→ **Exercise goal**
Can you render every line of the records below as a JSON list of strings, one string per line, with blank lines skipped and the pictures left out?

→ **Supplied records**
○ ○ ○ ○ ○ ○ ○

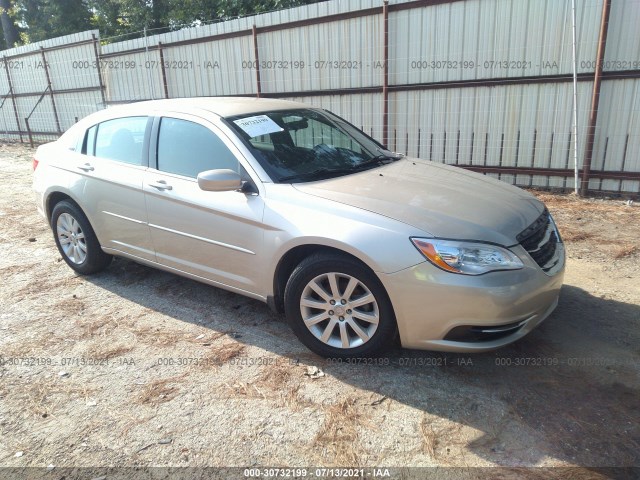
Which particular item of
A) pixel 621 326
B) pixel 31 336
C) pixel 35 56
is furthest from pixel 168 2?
pixel 621 326

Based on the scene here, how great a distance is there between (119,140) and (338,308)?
261 cm

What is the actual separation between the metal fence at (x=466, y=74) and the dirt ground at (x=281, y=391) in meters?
3.09

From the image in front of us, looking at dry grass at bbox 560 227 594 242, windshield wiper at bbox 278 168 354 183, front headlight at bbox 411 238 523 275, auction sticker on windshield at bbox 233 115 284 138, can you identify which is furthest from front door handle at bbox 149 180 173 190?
dry grass at bbox 560 227 594 242

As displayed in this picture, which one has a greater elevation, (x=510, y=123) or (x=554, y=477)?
(x=510, y=123)

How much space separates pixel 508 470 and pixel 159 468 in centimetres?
172

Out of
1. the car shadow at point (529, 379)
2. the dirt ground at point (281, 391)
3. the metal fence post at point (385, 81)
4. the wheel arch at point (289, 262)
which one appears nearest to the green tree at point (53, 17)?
the metal fence post at point (385, 81)

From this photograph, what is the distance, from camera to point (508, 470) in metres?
2.36

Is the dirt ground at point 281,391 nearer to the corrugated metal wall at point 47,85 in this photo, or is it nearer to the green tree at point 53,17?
the corrugated metal wall at point 47,85

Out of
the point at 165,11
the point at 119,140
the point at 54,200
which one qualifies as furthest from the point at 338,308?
the point at 165,11

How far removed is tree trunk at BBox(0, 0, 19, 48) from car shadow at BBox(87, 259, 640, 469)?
27810 millimetres

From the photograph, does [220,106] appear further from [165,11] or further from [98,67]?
[165,11]

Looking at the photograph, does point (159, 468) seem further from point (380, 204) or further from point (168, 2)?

○ ○ ○ ○ ○ ○ ○

→ **Response**
[
  "Which particular item of",
  "A) pixel 621 326",
  "B) pixel 31 336",
  "C) pixel 35 56",
  "is furthest from pixel 168 2?",
  "pixel 621 326",
  "Based on the scene here, how great a distance is there between (119,140) and (338,308)?",
  "261 cm",
  "What is the actual separation between the metal fence at (x=466, y=74) and the dirt ground at (x=281, y=391) in meters?",
  "3.09",
  "From the image in front of us, looking at dry grass at bbox 560 227 594 242, windshield wiper at bbox 278 168 354 183, front headlight at bbox 411 238 523 275, auction sticker on windshield at bbox 233 115 284 138, can you identify which is furthest from front door handle at bbox 149 180 173 190?",
  "dry grass at bbox 560 227 594 242",
  "As displayed in this picture, which one has a greater elevation, (x=510, y=123) or (x=554, y=477)?",
  "(x=510, y=123)",
  "How much space separates pixel 508 470 and pixel 159 468 in centimetres?",
  "172",
  "Out of",
  "1. the car shadow at point (529, 379)",
  "2. the dirt ground at point (281, 391)",
  "3. the metal fence post at point (385, 81)",
  "4. the wheel arch at point (289, 262)",
  "which one appears nearest to the green tree at point (53, 17)?",
  "the metal fence post at point (385, 81)",
  "From this photograph, what is the distance, from camera to point (508, 470) in metres?",
  "2.36",
  "Is the dirt ground at point 281,391 nearer to the corrugated metal wall at point 47,85 in this photo, or is it nearer to the green tree at point 53,17?",
  "the corrugated metal wall at point 47,85",
  "Out of",
  "the point at 165,11",
  "the point at 119,140",
  "the point at 54,200",
  "which one qualifies as furthest from the point at 338,308?",
  "the point at 165,11",
  "How far removed is tree trunk at BBox(0, 0, 19, 48) from car shadow at BBox(87, 259, 640, 469)?",
  "27810 millimetres",
  "From the photograph, does [220,106] appear further from [165,11] or further from [98,67]?",
  "[165,11]",
  "Looking at the photograph, does point (159, 468) seem further from point (380, 204) or further from point (168, 2)?"
]